Work to complete:
1 - Write out the passage of the Lions squad selection text starting with "On the loosehead" and going on through "his vast experience.".
2 - Extend the Lions squad selection text below, picking up right after its final sentence.

[start Source excerpt]

My Lions squad

With just a few days before Warren Gatland names his Lions squad for the tour of South Africa, here are my picks for this year’s 36-man squad….

Props

Wyn Jones, Mako Vunipola, Cian Healy, Tadhg Furlong, Kyle Sinckler, Zander Fagerson

On the loosehead side Wyn Jones was one of the outstanding performers in the Six Nations championship and looks the frontrunner for the test jersey. The Welshman is an excellent scrummager, capable of winning turnovers and has great fitness evident by the number of minutes he played in the Six Nations. Mako Vunipola is a proven performer at this level, and although not in the best of form at the moment Gatland knows his capabilities well from previous Lions tours. Rory Sutherland has been excellent for Scotland the last few years and has been influential in their improvement, whilst Joe Marler is playing some of his best rugby for Harlequins but Ireland’s Cian Healy gets the nod for me with his power and strength in the scrum and the loose as well as his vast experience.

[end Source excerpt]
[start Data listing]

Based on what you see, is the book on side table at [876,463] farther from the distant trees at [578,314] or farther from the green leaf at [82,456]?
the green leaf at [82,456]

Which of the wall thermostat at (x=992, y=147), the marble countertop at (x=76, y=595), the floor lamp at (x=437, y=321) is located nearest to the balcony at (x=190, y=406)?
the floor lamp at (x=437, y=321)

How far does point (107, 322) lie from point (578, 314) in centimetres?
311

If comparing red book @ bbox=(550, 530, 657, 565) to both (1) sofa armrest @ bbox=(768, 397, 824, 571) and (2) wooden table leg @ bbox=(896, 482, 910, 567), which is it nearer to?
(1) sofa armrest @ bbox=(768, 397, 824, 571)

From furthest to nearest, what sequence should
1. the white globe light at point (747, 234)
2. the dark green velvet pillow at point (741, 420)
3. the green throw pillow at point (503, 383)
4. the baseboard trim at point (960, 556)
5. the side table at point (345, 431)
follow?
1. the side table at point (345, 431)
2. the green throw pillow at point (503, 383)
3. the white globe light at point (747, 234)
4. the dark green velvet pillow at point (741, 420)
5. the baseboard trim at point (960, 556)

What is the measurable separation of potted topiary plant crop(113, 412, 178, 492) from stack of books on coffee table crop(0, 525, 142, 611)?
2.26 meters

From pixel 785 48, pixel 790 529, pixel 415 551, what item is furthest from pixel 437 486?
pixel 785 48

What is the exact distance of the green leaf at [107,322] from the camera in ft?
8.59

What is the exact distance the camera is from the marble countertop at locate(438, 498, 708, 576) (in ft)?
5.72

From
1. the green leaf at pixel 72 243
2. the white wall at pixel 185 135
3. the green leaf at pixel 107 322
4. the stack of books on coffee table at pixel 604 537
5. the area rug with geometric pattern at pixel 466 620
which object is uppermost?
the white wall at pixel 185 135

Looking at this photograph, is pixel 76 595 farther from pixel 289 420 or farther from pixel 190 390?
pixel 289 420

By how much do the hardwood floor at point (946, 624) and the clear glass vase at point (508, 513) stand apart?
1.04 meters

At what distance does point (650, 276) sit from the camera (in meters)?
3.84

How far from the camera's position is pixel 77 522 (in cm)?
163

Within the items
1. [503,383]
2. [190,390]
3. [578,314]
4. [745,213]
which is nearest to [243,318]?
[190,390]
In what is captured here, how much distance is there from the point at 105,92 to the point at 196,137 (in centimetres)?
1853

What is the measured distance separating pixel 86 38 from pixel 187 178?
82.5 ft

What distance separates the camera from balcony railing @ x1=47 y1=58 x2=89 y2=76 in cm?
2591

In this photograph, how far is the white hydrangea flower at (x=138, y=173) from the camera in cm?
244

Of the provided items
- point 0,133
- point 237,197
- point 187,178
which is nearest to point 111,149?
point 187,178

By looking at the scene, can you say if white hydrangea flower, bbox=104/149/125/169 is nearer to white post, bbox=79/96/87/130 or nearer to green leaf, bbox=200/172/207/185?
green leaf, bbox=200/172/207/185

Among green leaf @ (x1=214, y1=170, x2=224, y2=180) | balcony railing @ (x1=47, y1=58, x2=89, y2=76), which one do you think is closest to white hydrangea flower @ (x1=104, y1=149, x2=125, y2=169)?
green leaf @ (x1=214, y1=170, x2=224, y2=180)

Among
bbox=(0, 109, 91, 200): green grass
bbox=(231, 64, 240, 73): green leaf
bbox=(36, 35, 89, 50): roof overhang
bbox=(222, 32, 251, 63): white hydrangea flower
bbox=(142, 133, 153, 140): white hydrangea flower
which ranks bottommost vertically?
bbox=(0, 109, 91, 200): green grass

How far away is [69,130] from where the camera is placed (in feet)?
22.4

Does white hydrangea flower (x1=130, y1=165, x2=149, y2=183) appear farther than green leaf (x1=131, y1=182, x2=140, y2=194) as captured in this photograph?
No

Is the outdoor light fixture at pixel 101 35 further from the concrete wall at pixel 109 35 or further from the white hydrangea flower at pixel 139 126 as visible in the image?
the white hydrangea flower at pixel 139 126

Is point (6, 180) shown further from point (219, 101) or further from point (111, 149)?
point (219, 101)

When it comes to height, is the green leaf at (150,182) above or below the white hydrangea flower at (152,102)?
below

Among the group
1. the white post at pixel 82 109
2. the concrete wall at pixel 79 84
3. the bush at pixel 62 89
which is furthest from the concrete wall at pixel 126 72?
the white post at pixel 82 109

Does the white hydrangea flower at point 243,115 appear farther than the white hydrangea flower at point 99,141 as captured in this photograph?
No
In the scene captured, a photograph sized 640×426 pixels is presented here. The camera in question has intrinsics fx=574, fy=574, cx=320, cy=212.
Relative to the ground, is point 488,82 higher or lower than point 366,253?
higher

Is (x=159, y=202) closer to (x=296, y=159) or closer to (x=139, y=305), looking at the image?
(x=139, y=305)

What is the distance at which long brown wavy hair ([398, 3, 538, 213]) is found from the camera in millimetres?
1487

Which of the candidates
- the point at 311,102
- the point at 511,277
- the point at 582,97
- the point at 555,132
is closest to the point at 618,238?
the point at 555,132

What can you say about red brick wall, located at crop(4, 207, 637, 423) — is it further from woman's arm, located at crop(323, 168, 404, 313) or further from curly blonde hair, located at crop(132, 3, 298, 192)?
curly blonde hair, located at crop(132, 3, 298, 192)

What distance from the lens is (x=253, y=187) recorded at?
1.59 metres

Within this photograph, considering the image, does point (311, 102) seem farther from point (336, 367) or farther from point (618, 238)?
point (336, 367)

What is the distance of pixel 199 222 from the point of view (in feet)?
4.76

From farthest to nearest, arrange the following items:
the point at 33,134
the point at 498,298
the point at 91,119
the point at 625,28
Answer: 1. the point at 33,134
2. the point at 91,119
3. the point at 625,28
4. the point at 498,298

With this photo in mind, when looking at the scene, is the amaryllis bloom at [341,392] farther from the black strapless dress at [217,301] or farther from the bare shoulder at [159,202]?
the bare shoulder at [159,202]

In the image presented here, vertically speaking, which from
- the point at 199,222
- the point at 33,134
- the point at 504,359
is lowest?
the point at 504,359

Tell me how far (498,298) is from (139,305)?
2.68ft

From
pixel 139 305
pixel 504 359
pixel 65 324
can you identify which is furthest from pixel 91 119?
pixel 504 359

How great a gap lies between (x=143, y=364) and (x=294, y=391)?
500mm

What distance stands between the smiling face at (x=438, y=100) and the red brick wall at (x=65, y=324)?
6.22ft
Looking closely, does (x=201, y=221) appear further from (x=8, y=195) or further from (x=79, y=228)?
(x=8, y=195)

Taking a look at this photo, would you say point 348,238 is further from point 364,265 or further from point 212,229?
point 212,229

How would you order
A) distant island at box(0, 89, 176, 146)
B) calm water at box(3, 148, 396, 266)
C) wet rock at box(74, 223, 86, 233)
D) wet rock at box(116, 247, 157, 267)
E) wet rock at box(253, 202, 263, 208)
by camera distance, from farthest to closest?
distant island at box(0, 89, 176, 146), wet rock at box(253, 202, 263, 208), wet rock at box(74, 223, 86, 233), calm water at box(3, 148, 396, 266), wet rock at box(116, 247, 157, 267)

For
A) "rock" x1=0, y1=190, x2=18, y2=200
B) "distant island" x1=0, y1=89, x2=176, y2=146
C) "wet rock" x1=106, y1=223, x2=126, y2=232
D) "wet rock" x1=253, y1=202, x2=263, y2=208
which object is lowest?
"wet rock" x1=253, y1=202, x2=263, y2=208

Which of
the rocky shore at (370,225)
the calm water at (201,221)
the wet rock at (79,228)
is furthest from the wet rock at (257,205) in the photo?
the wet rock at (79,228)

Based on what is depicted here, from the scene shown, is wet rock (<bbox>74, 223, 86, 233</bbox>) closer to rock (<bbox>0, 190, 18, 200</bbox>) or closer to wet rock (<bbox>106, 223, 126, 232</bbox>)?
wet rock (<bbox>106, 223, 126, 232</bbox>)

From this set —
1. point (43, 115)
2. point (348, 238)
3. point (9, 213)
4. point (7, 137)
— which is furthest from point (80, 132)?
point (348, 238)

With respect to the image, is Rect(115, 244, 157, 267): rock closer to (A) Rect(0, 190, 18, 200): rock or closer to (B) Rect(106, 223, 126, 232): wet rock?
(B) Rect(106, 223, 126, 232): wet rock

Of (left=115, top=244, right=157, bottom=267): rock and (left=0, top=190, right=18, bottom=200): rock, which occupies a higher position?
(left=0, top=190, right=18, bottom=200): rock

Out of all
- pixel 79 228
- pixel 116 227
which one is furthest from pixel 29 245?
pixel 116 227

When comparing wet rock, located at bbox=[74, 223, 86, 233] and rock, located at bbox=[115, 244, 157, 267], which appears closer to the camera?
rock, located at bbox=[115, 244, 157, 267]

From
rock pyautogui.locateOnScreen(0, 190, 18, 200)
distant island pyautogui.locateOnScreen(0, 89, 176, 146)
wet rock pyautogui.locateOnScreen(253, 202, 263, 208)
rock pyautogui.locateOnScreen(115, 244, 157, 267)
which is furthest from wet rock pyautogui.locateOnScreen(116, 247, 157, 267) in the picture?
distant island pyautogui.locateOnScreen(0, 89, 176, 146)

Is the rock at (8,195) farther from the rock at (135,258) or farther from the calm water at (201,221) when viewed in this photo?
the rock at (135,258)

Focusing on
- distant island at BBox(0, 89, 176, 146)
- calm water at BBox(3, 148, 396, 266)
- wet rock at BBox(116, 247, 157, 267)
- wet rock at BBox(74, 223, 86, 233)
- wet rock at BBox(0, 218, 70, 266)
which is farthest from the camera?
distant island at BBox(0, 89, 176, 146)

[end Data listing]

Answers in order:
1 -
On the loosehead side Wyn Jones was one of the outstanding performers in the Six Nations championship and looks the frontrunner for the test jersey. The Welshman is an excellent scrummager, capable of winning turnovers and has great fitness evident by the number of minutes he played in the Six Nations. Mako Vunipola is a proven performer at this level, and although not in the best of form at the moment Gatland knows his capabilities well from previous Lions tours. Rory Sutherland has been excellent for Scotland the last few years and has been influential in their improvement, whilst Joe Marler is playing some of his best rugby for Harlequins but Ireland’s Cian Healy gets the nod for me with his power and strength in the scrum and the loose as well as his vast experience.

2 -
Amongst the tightheads Tadhg Furlong and Kyle Sinckler are two of the very best in world rugby currently, and either pair could start in the test series, with both players almost certain to be in the test 23 if fit. Behind them Zander Fagerson, Andrew Porter and Tomos Francis seem the most likely to take the next squad place. Francis has become a fixture in the Wales side in recent years anchoring the scrum well, but both Fagerson and Porter provide a greater ball-carrying threat to go with their prowess in the scrum. A tough call between the two, Fagerson’s added experience at this level just shades it over Porter’s impact from the bench.

Hookers

Ken Owens, Luke Cowan-Dickie, Jamie George

Having missed the autumn campaign through injury Ken Owens made a welcome return in the Six Nations, and with his return the Welsh line-out functioned far more effectively. Owens is a robust ball-carrier and strong tackler and has great leadership qualities as well as previous Lions test experience. Luke Cowan-Dickie has finally seemed to translate his excellent club form to the test arena with a string of dynamic displays seeing him become England’s first-choice hooker and his energy and aggression will be important in South Africa. Jamie George like a few English players has struggled for form but is a classy operator with the medals to back it up and just pips George Turner who showed great form during the Six Nations.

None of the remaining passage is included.